Linus Torvalds torvalds at linux-foundation.org
Thu Nov 13 10:11:59 PST 2014


On Thu, Nov 13, 2014 at 1:20 AM, Robert Helling <helling at atdotde.de> wrote:
>
> Of course, I don’t know about you, but I myself don’t take a yard stick to
> the water but rather used depth gauges (e.g. my dive computer) that pretend
> to measure depth but in reality measure ambient pressure (and don’t take
> into account the salinity). So what we call “depth” in diving is, most of
> the time, actually not really depth but “effective depth” being the pressure
> equivalent depth assuming some standard diving liquid.

Yes. From a dive-computer reported deco standpoint, this doesn't
matter, since all that matters is the pressure it actually measures.

Many dive computers can be set into fresh/salt water modes, though,
and I wonder if that actually ends up changing the depth they show.
The difference is small enough that it likely doesn't really matter,
and there are arguments for either case (most notably: I've never seen
a fresh water dive table - it would be easy to create, and for all I
know they exist, but this is an example of where taking "fresh water"
into account actually ends up being really really confusing and adding
a lot of unnecessary infrastructure).

Personally, I believe that for diving, "fresh-vs-salt water" should be
considered purely a note for the log, the way "boat vs shore" is, and
not really change the calculations.
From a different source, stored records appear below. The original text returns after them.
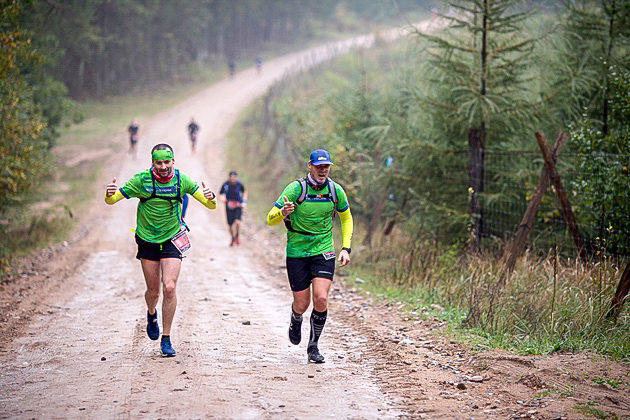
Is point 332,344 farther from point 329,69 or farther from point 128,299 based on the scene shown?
point 329,69

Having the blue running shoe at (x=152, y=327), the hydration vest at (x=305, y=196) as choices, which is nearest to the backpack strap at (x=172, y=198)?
the hydration vest at (x=305, y=196)

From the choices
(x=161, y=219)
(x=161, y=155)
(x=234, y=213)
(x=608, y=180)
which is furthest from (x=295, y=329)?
(x=234, y=213)

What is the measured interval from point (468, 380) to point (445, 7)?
7.95m

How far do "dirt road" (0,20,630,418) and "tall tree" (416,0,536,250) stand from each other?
12.0ft

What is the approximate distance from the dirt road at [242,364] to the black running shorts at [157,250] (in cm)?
110

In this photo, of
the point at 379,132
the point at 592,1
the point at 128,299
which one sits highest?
the point at 592,1

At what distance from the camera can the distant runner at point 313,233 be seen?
7.24 metres

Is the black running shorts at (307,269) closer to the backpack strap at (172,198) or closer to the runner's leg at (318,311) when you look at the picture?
the runner's leg at (318,311)

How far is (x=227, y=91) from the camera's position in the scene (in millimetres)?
54031

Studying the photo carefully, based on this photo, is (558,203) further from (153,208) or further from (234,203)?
(234,203)

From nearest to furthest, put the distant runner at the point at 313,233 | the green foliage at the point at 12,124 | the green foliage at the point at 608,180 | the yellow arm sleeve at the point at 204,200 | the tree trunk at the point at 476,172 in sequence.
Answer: the distant runner at the point at 313,233 < the yellow arm sleeve at the point at 204,200 < the green foliage at the point at 608,180 < the tree trunk at the point at 476,172 < the green foliage at the point at 12,124

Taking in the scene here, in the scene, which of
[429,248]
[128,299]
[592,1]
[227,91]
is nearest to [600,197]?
[429,248]

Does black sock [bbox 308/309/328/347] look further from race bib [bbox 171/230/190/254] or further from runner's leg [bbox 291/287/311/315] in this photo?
race bib [bbox 171/230/190/254]

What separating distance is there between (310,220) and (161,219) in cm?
166
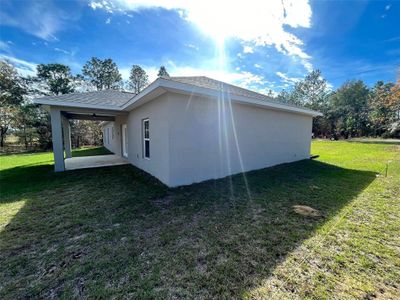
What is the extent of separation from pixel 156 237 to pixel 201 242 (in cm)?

It only adds room for confusion
and error, and there are no real upsides to taking it into account.

The problem is exactly that you don't know where the salinity has
actually been used and whether you're actually correcting for
something or not.

So if a dive computer actually gives us a salinity value, we do use
that for pressure calculations, since we assume that the dive computer
has used it for the depth conversion. But I really don't know if dive
computers actually do that. I guess we could check with the OSTC.